Un nuevo foco de conflicto sacude la escena política nacional tras la adjudicación de un contrato por más de 114 millones de pesos a la Asociación Argentina de Cultura Inglesa (AACI) para la capacitación del personal de Cancillería. El caso cobró relevancia debido a que la Directora Ejecutiva de dicha entidad es María Josefina Rouillet, esposa del ministro de Desregulación, Federico Sturzenegger.

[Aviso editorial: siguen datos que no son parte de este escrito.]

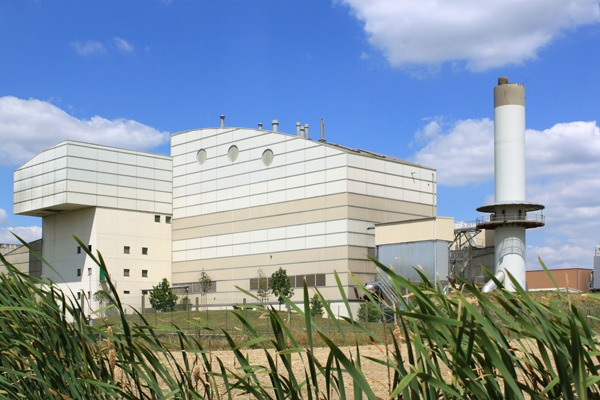 An energy from waste plant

Mientras el Gobierno asegura que todo se realizó bajo estrictas normas de transparencia, desde la oposición ya anunciaron que llevarán el caso a los tribunales de Comodoro Py.
El canciller Pablo Quirno salió al cruce de los cuestionamientos afirmando que no existe “absolutamente ninguna irregularidad” en el vínculo con la AACI, entidad con la que el Ministerio de Relaciones Exteriores trabaja desde el año 2018. Según explicó el funcionario a través de sus redes sociales, al detectarse el lazo familiar entre Rouillet y Sturzenegger, se activó el protocolo de integridad previsto en el Decreto 202/2017. Este procedimiento incluyó la intervención de la Oficina Anticorrupción (OA) y la Sindicatura General de la Nación (SIGEN), cuyos informes fueron incorporados al expediente público para avalar la legalidad del trámite.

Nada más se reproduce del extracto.